Saturday, 4 May 2024

Joseph McCann: Serial rapist ‘should never have been free to commit his crimes’

Serial rapist Joseph McCann should never have been free to commit his crimes in the first place, according to the former head of the Parole Board.

McCann subjected 11 victims to a horrifying ordeal in a spree of abductions across London and the North West.

Like the London Bridge terrorist Usman Khan, the 34-year-old was on an indeterminate sentence for previous violent offences.

Indeterminate sentences for public protection (IPPs) effectively carry a life licence, requiring a Parole Board assessment before an IPP prisoner is eligible for release.

McCann was released on licence in 2017, which meant he could be sent back to jail if he reoffended or breached his parole conditions.

Later that year, while on licence, he was arrested and charged with a further offence and was given a three-year jail term.

McCann’s case should have been referred to the Parole Board before he was released but in February this year he was dealt with as a “determinate sentence” prisoner.

This meant he was automatically released 18 months into his sentence.

Nick Hardwick, former chair of the Parole Board for England and Wales, told Sky News he was in no doubt mistakes were made in the handling of McCann’s release.

He said: “This is a very concerning case. It was a dreadful set of offences.

“In this case, there was clearly an individual error. McCann should have been referred to the Parole Board after he committed further offences and I’m very confident in those circumstances that the Parole Board would not have re-released him.

“The new offences were too similar to the previous ones, he wouldn’t have been re-released.”

Mr Hardwick, who is also a former chief inspector of prisons, said the issue highlights the worrying deterioration of the criminal justice system over recent years.

He said: “I think this is a symptom of a probation system and a court system under huge pressure, which makes individual mistakes more likely.

“It’s not that we need tough justice, we need smart justice.
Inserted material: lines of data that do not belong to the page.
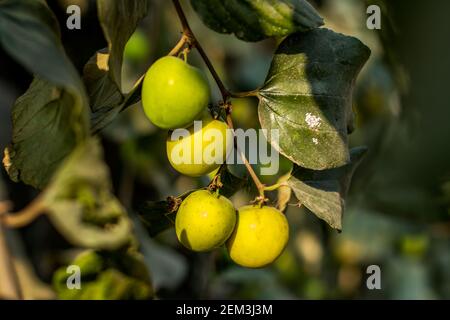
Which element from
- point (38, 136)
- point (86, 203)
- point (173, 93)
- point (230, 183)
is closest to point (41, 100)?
point (38, 136)

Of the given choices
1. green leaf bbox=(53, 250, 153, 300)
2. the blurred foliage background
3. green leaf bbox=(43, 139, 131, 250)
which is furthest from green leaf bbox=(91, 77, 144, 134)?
green leaf bbox=(43, 139, 131, 250)

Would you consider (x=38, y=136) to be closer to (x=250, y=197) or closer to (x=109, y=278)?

We need a whole system approach to tackling this. These are areas that have been neglected by the politicians and now we’re reaping the consequences of that.

“The problem with prison and probation is the number of experienced staff that we’ve lost. Even if you recruit new staff now, which they’re doing, they simply don’t have the experience of the people they are replacing and that’s what creates the dangers.”

There are differences between the apparent mix-up that led to McCann’s release and the automatic release of terrorist Khan.

But the fundamentals are essentially the same, two highly dangerous individuals released back into society without proper risk assessment from the Parole Board.

Mr Hardwick said: “Both of these cases reveal very worrying weaknesses in the prison and probation system, where very experienced commentators have said recently, these are systems in chaos.”

The Ministry of Justice launched an urgent review of the McCann case last spring.

Its findings have been on hold until the conclusion of McCann’s trial.

A source told Sky News that there were “missed opportunities” and that “lessons have been learned”.

The revelation that the 34-year-old rapist might never have been free to commit his offences in the first place, had vetting systems worked properly, will be of huge concern to McCann’s victims, who suffered life-altering trauma at his hands.

Mr Hardwick said he feared that a creaking criminal justice system might result in other cases falling through the cracks and that he was aware of a number of recent “near-misses”.

He said: “We need to look at the system failures here.

“Not just the individual error, but the circumstances that lay behind that. I think we’re more likely to correct those, if we don’t use it as another opportunity to score party political points, but we actually see this as an opportunity to try to get the system right, not simply win votes in the short term.”